Setelah kepergian Melinda, Gema merebahkan tubuhnya di sebuah sofa yang ada di ruangan tersebut. Pria itu rupanya merasa bosan. Terlihat jelas dari posisi tubuhnya yang terus bergerak gelisah.
“Kak, apakah kau tak ingin memiliki seorang kekasih?” tanya Gema kepada Gama yang saat itu tengah fokus berkutat dengan layar monitornya.
“Diamlah Gem! Kau mengganggu konsentrasi ku!” geram Gama.
“Huh, aku hanya bertanya, Kak.” Gema mendengus sebal.
“Dengar Gema. Kau bahkan tak memiliki kekasih. Lalu, apa faedahnya bagimu jika kau bertanya seperti itu kepadaku?” tanya Gama dengan kesal.
“Aku lebih senang sendiri Kak. Bagiku—“
“Bilang saja kau belum move on. Aku penasaran, wanita mana yang berani mempermainkan adik kembar ku ini,” potong Gama.
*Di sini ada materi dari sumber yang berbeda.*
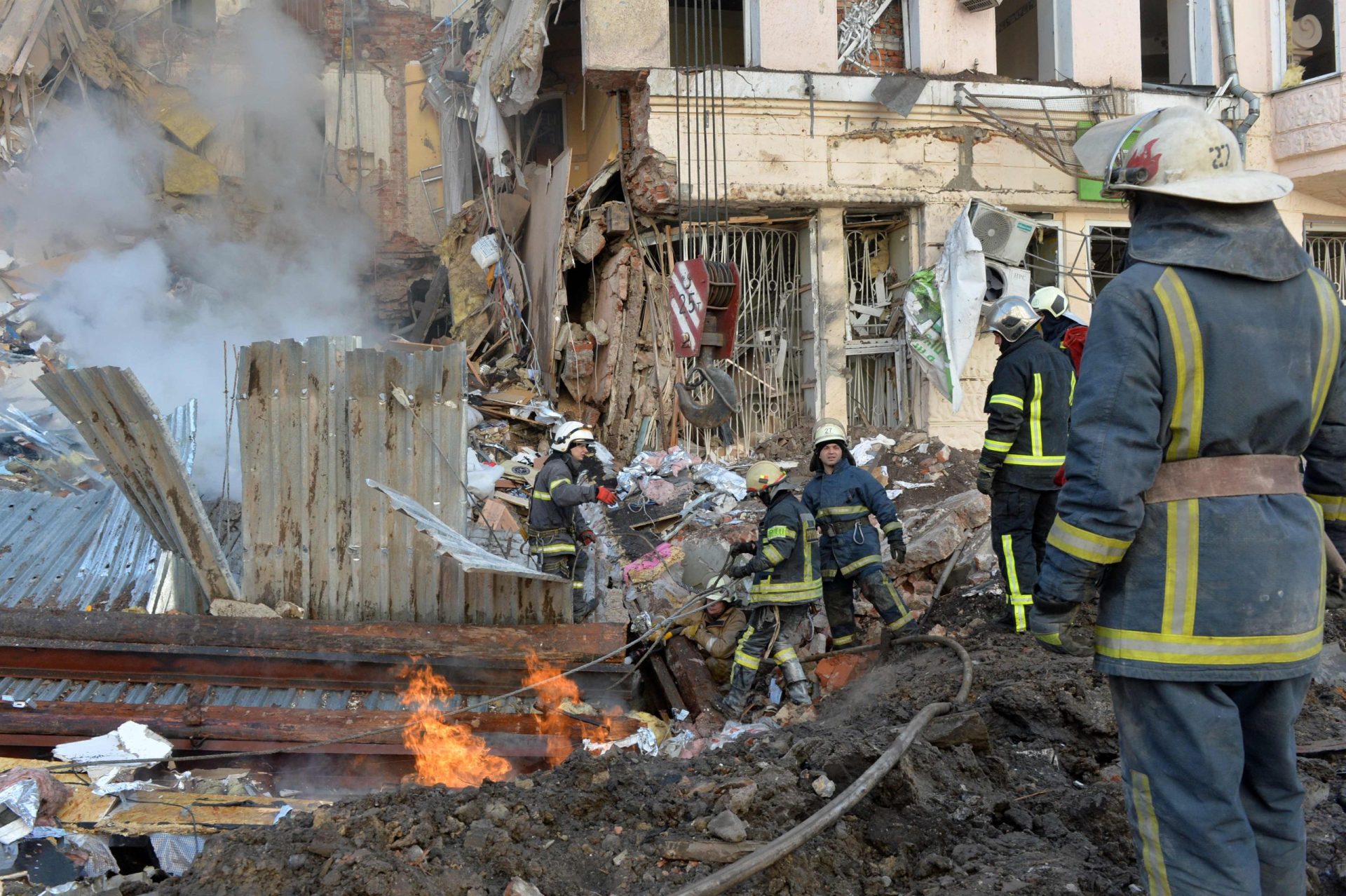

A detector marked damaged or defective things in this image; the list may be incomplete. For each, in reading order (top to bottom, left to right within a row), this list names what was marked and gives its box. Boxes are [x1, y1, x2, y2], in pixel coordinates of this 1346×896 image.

broken window [670, 0, 752, 67]
broken window [836, 0, 909, 74]
broken window [1138, 0, 1217, 86]
broken window [1284, 0, 1335, 87]
broken window [1082, 224, 1127, 297]
broken window [1301, 227, 1346, 294]
broken window [841, 213, 914, 432]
Ungkapan pria itu berhasil membuat Gema mendengus kesal.
“Kak, jangan berbicara seperti itu. Dia gadis yang sangat manis. Seperti namanya, Li—“
“Stop Gema! Aku harus menyelesaikan pekerjaanku dulu!” potong Gama.
“Baiklah, aku mengaku salah Pak Direktur.” Gema memilih mengakhiri perdebatannya dengan sang kakak, yang tak akan pernah mau mengalah itu.
Tiga hari berlalu, hari itu Gama tengah berada di perjalanan menuju kantornya. Pria itu agak sedikit telat, akibat terlalu nyenyak tertidur setelah melakukan perjalanan selama 2 hari dari luar kota.
“Selamat sing, Tuan,” sapa seorang resepsionis dan para karyawan ketika melihat sosok Gama Adriansyah memasuki lobi kantor.
Gama yang memiliki kepribadian arogan turunan dari sang ayah, sangat ditakuti di kalangan bisnis. Berbeda dengan Gema kembarannya, yang memiliki sikap ramah turunan dari sang ibu—Erina Manno.
Gama berjalan menuju lift khusus menuju lantai 7 di mana ruangannya berada. Saat sampai di lantai tiga, sosok Melinda sudah menunggu di depan ruangannya.
“Selamat siang Tuan. Tuan Gema dan Tuan Pradipta sudah menunggu di ruang meeting,” jelas Melinda sembari membungkukkan tubuhnya.
“Ya, baik. Aku akan segera ke sana.” Gama memasuki ruangannya. Tak cukup 5 menit, pria itu kembali keluar dari ruangannya dan segera melangkah menuju ruang meeting.
“Selamat siang Tuan Direktur,” sapa semua orang yang berada di ruang meeting saat itu, ketika melihat kedatangan Gama.